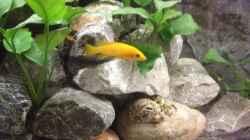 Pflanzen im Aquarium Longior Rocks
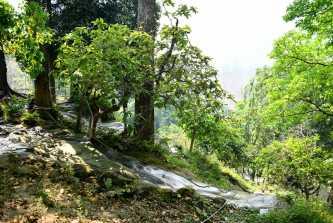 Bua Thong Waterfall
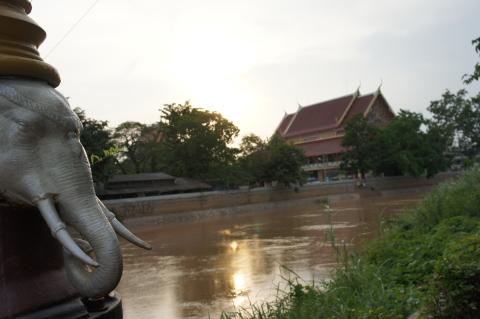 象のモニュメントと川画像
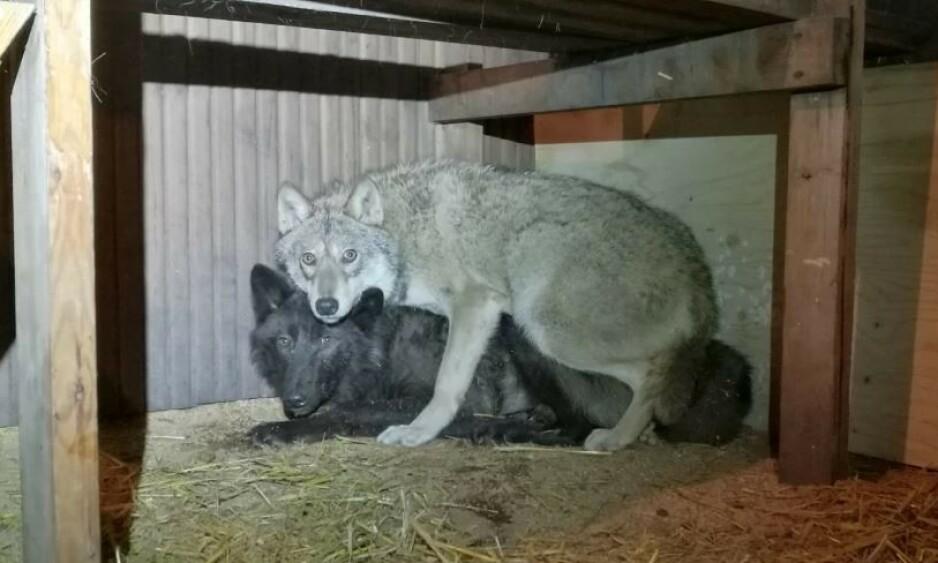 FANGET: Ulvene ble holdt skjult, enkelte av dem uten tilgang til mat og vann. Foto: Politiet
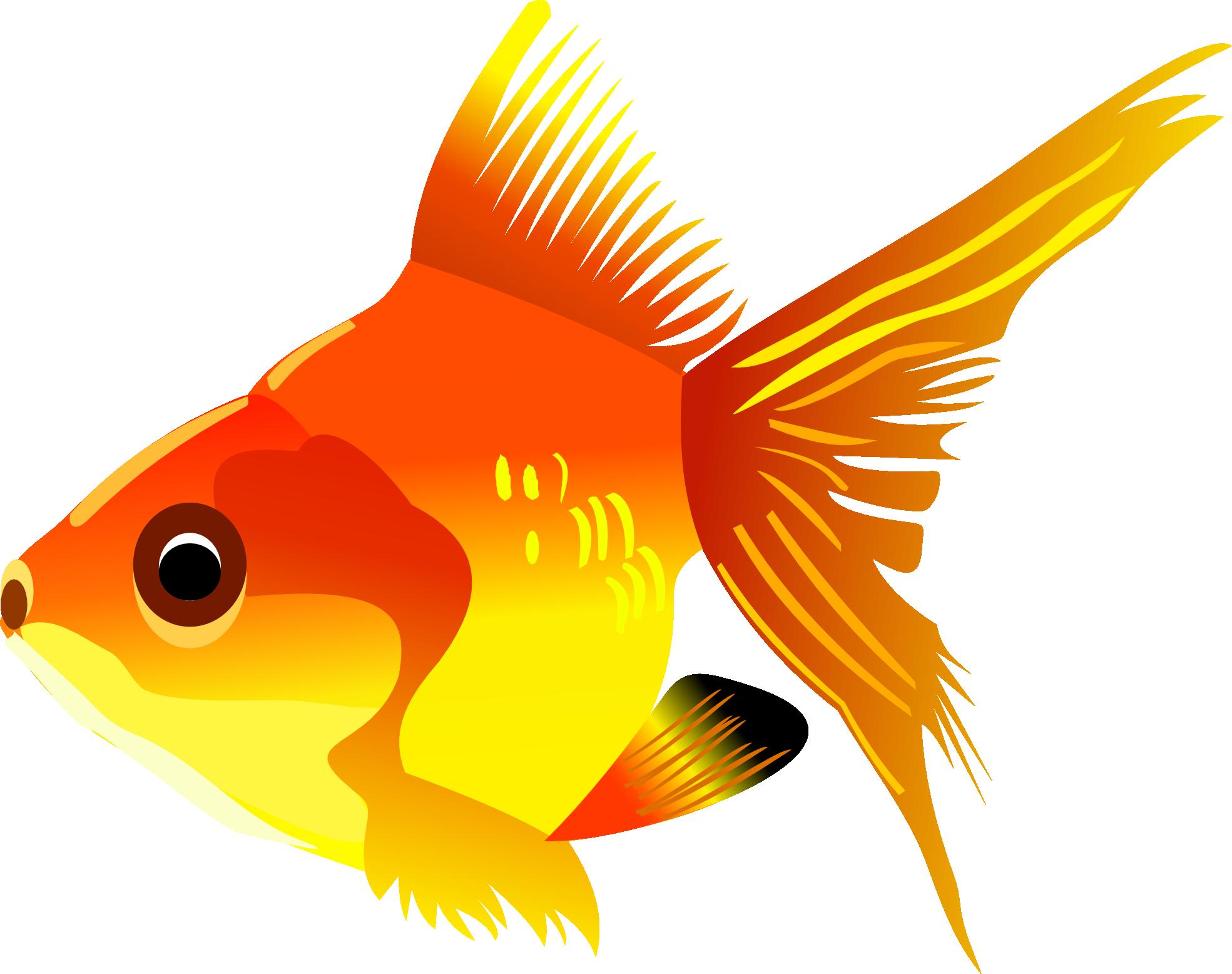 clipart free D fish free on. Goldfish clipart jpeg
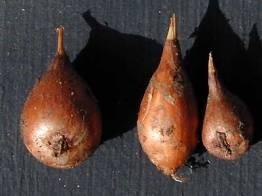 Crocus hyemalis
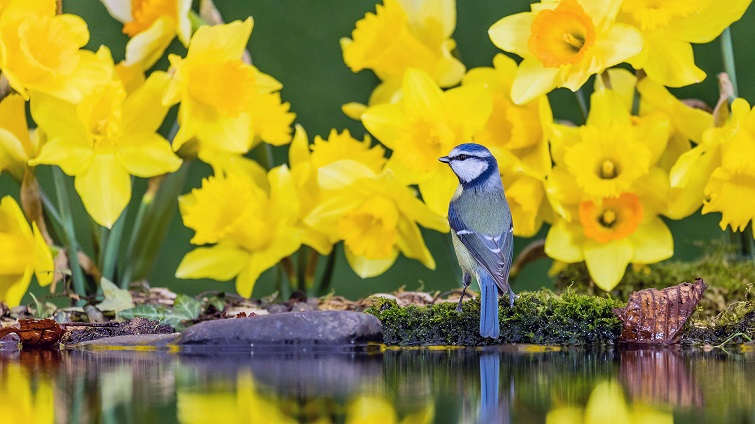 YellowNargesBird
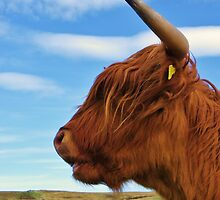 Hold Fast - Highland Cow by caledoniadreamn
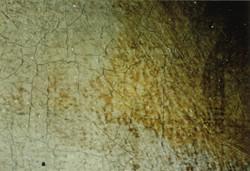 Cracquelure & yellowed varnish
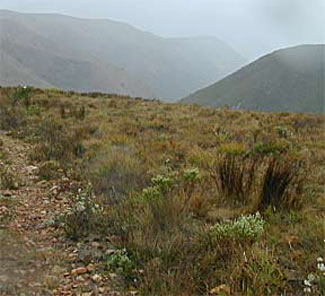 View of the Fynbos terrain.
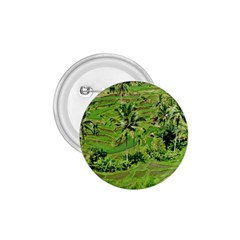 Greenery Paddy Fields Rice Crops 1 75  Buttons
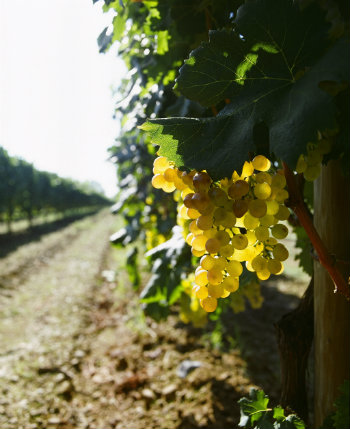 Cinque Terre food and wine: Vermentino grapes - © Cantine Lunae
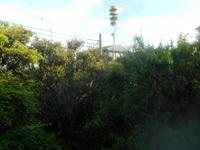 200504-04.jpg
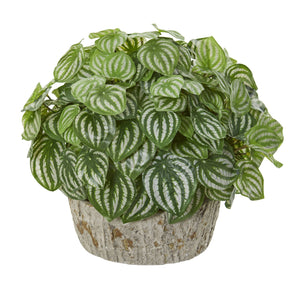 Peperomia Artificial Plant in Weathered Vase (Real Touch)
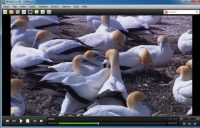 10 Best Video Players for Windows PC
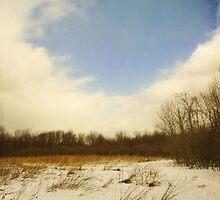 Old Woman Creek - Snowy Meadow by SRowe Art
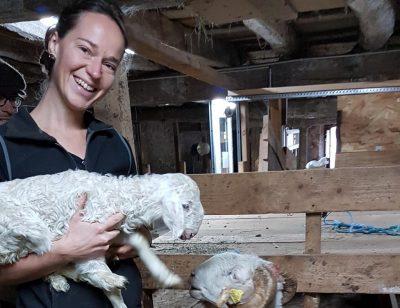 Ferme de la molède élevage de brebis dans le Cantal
══════════════════════════════
### EXERCISE
Go through the listing above and write it out again exactly, dropping the pictures.

### OUTPUT
 Pflanzen im Aquarium Longior Rocks
 Bua Thong Waterfall
 象のモニュメントと川画像
 FANGET: Ulvene ble holdt skjult, enkelte av dem uten tilgang til mat og vann. Foto: Politiet
 clipart free D fish free on. Goldfish clipart jpeg
 Crocus hyemalis
 YellowNargesBird
 Hold Fast - Highland Cow by caledoniadreamn
 Cracquelure & yellowed varnish
 View of the Fynbos terrain.
 Greenery Paddy Fields Rice Crops 1 75  Buttons
 Cinque Terre food and wine: Vermentino grapes - © Cantine Lunae
 200504-04.jpg
 Peperomia Artificial Plant in Weathered Vase (Real Touch)
 10 Best Video Players for Windows PC
 Old Woman Creek - Snowy Meadow by SRowe Art
 Ferme de la molède élevage de brebis dans le Cantal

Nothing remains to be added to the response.